(Excerpt)
Jon Landau () (born 23 July 1960) is an American film producer, known for producing Titanic (1997), a film which won him an Oscar and earned $2.19 billion in gross revenues, as well as Avatar (2009) and Avatar: The Way of Water (2022), which earned $2.9 billion and $2.2 billion respectively. , these are three of the four highest-grossing films of all time.

Early life
Landau is the son of Edie, a producer, and Ely A. Landau, a studio executive and producer. He attended the USC School of Cinematic Arts. His family is of Jewish background.

Career
Throughout the early '90s, Landau was Executive Vice President of Feature Film Production at Twentieth Century Fox.

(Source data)
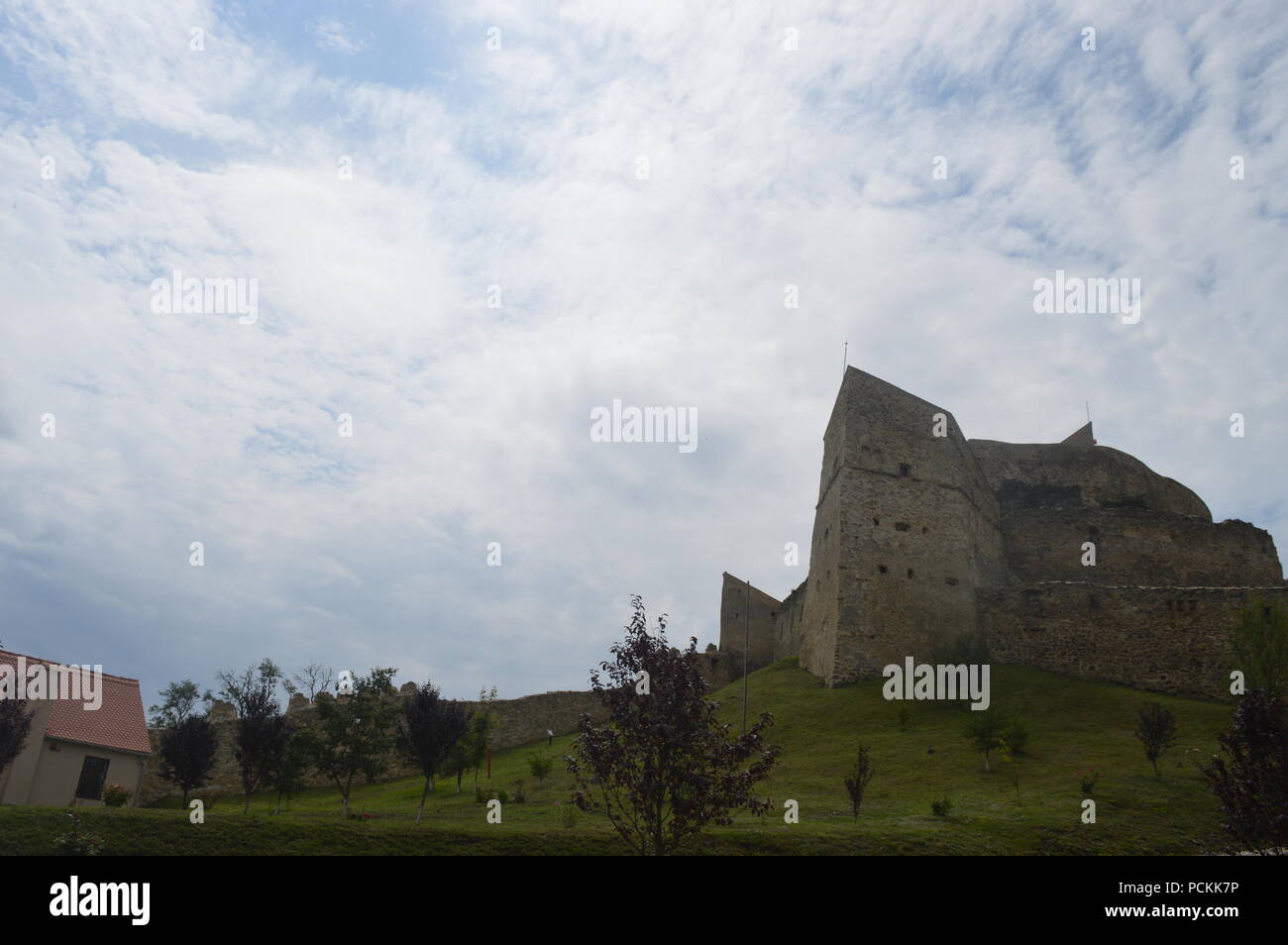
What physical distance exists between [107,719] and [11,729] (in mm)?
9188

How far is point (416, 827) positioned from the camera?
709 inches

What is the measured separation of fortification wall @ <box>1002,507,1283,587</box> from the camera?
46.8 meters

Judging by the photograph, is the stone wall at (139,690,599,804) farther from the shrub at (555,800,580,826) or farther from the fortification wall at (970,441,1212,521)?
the fortification wall at (970,441,1212,521)

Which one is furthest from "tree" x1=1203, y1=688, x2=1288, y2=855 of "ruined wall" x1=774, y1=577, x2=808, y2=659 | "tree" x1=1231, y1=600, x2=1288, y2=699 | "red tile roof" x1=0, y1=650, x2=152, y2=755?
"red tile roof" x1=0, y1=650, x2=152, y2=755

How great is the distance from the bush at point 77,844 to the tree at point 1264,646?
94.8 ft

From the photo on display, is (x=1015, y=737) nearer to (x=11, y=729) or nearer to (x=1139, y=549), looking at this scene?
(x=1139, y=549)

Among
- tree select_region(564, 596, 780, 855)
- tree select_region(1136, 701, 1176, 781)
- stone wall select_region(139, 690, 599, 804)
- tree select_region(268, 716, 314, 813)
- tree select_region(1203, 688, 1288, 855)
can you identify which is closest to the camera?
tree select_region(564, 596, 780, 855)

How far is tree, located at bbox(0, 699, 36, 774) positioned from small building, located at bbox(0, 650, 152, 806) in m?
1.97

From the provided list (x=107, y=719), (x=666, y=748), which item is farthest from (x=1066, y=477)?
(x=107, y=719)

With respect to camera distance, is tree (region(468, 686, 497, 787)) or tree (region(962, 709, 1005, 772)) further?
tree (region(468, 686, 497, 787))

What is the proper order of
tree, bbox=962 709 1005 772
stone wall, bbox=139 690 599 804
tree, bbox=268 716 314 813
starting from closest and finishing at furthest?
1. tree, bbox=962 709 1005 772
2. tree, bbox=268 716 314 813
3. stone wall, bbox=139 690 599 804

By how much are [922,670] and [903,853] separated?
22.3 metres

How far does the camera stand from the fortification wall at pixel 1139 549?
4675 cm
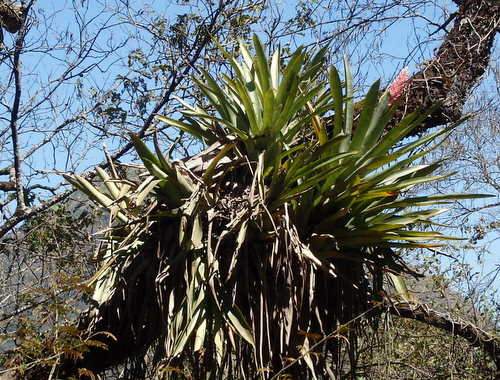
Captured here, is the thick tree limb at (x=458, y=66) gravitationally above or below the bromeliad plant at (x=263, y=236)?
→ above

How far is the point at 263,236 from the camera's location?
4.10 metres

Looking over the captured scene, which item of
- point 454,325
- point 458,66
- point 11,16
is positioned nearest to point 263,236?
point 454,325

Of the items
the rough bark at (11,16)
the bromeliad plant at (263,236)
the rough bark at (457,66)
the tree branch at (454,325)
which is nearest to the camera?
the bromeliad plant at (263,236)

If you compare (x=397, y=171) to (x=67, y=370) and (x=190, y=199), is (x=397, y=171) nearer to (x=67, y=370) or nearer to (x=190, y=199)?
(x=190, y=199)

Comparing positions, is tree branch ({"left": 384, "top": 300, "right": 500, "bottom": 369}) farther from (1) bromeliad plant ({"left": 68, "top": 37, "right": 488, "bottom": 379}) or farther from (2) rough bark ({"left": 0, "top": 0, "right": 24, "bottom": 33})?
(2) rough bark ({"left": 0, "top": 0, "right": 24, "bottom": 33})

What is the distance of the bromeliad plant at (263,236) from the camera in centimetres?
392

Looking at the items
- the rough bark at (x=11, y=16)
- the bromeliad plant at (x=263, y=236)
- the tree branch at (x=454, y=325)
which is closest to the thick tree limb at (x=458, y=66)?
the bromeliad plant at (x=263, y=236)

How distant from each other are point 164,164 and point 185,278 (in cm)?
69

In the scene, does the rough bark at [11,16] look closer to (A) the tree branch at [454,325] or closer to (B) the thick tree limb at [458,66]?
(B) the thick tree limb at [458,66]

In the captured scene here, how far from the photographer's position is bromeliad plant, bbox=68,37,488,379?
3922 mm

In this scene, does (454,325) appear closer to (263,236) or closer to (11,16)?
(263,236)

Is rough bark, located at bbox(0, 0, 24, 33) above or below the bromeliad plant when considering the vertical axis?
above

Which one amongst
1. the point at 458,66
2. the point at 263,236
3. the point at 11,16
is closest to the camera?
the point at 263,236

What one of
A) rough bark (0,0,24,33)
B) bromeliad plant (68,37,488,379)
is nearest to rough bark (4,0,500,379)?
bromeliad plant (68,37,488,379)
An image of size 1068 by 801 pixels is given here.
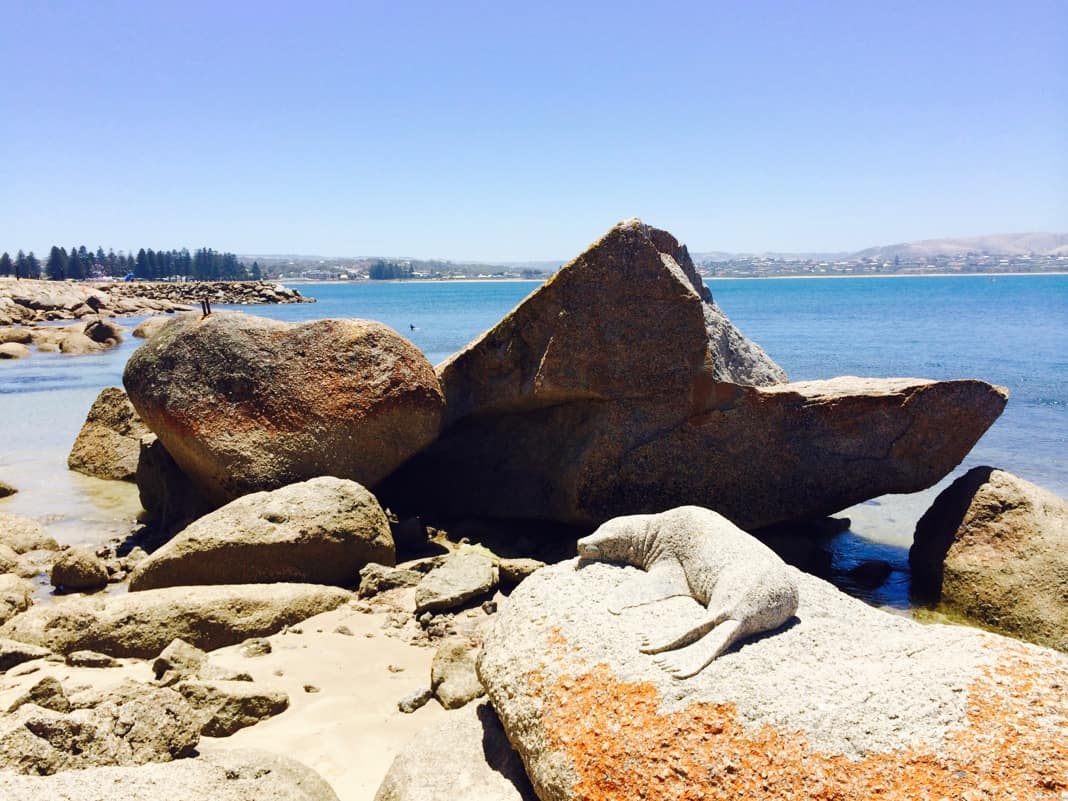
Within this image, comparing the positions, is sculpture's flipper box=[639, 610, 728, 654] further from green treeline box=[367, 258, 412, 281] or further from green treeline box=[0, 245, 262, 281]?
green treeline box=[367, 258, 412, 281]

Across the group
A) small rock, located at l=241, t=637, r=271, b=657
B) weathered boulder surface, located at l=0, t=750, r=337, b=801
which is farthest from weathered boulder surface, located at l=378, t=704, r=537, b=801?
small rock, located at l=241, t=637, r=271, b=657

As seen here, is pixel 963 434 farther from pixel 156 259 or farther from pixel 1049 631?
pixel 156 259

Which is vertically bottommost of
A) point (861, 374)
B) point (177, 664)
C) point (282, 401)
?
point (861, 374)

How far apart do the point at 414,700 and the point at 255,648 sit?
1.48 metres

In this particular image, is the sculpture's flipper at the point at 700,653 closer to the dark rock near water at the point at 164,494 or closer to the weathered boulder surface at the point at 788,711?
the weathered boulder surface at the point at 788,711

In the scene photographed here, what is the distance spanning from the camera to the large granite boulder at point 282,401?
8586mm

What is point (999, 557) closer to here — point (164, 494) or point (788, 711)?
point (788, 711)

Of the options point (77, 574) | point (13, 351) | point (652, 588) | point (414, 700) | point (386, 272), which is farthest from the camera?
point (386, 272)

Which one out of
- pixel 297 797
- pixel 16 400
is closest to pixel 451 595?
pixel 297 797

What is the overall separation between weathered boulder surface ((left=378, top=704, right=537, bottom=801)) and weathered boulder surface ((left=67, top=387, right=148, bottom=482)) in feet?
30.9

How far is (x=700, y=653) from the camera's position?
3.98m

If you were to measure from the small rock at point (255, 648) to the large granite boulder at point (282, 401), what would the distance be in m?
2.47

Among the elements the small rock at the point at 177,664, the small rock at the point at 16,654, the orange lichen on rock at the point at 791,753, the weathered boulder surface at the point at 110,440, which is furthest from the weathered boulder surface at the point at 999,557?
the weathered boulder surface at the point at 110,440

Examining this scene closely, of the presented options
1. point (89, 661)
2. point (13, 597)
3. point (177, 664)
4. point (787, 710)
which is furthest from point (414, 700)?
point (13, 597)
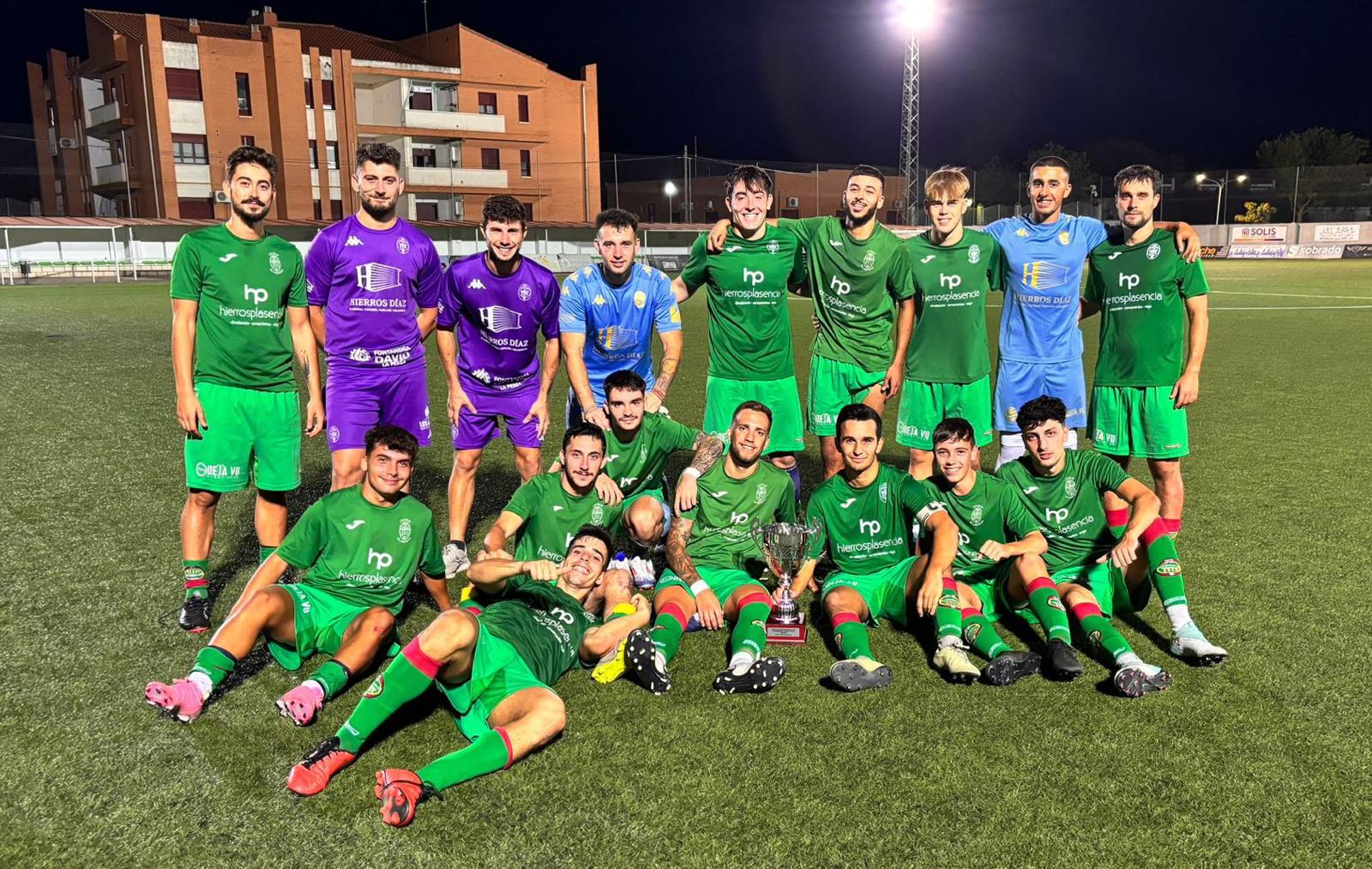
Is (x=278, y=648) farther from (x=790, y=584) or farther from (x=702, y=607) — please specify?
(x=790, y=584)

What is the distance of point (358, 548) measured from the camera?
13.0 feet

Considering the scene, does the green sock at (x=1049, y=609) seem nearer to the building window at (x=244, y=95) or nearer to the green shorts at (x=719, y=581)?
the green shorts at (x=719, y=581)

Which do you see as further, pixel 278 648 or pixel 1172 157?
pixel 1172 157

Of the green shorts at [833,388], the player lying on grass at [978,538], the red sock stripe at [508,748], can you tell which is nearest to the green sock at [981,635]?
the player lying on grass at [978,538]

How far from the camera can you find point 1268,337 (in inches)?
616

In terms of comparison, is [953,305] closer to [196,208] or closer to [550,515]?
[550,515]

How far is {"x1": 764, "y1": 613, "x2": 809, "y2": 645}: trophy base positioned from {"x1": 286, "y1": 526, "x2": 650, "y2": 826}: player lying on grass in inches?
23.5

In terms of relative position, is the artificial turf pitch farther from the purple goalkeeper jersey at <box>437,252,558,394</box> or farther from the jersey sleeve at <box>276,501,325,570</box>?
the purple goalkeeper jersey at <box>437,252,558,394</box>

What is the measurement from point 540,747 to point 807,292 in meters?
3.28

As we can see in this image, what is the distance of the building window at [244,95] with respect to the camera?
1687 inches

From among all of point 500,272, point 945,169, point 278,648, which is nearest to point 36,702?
point 278,648

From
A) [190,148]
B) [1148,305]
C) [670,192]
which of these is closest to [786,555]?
[1148,305]

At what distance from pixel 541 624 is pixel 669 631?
22.4 inches

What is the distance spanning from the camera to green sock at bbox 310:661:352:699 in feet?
11.6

(What to work on)
(A) According to the Jon Landau text, what school did Landau attend?
(B) Revise the part of the Jon Landau text that begins with "Jon Landau ()" and ends with "Twentieth Century Fox.", changing "studio executive" to "film executive".

(Worked answers)
(A) The USC School of Cinematic Arts.

(B)
Jon Landau () (born 23 July 1960) is an American film producer, known for producing Titanic (1997), a film which won him an Oscar and earned $2.19 billion in gross revenues, as well as Avatar (2009) and Avatar: The Way of Water (2022), which earned $2.9 billion and $2.2 billion respectively. , these are three of the four highest-grossing films of all time.

Early life
Landau is the son of Edie, a producer, and Ely A. Landau, a film executive and producer. He attended the USC School of Cinematic Arts. His family is of Jewish background.

Career
Throughout the early '90s, Landau was Executive Vice President of Feature Film Production at Twentieth Century Fox.